**Work order**. Transcribe exactly the portion of the listing below that runs from the line containing "A: Unidentified animal (animal) (Animalia)." through its last line.

**Supplied records**.
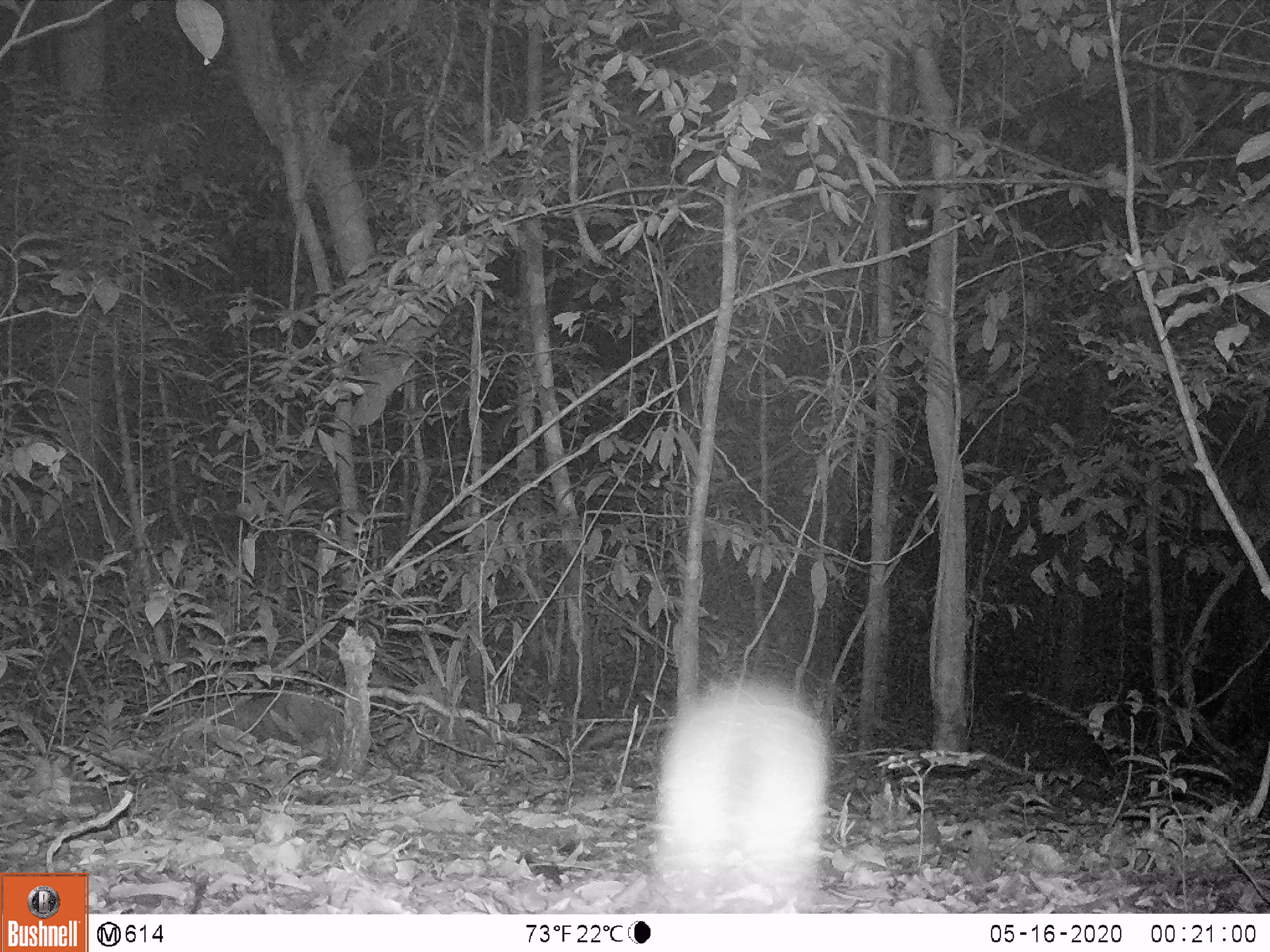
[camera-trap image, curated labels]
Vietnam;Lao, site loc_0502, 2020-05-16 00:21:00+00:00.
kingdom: Animalia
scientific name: Animalia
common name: animal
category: unidentified animal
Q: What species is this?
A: Unidentified animal (animal) (Animalia).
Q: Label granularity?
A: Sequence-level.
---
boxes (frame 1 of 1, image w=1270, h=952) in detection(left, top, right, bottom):
unidentified animal: detection(646, 673, 834, 913)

**Your solution**.
A: Unidentified animal (animal) (Animalia).
Q: Label granularity?
A: Sequence-level.
---
boxes (frame 1 of 1, image w=1270, h=952) in detection(left, top, right, bottom):
unidentified animal: detection(646, 673, 834, 913)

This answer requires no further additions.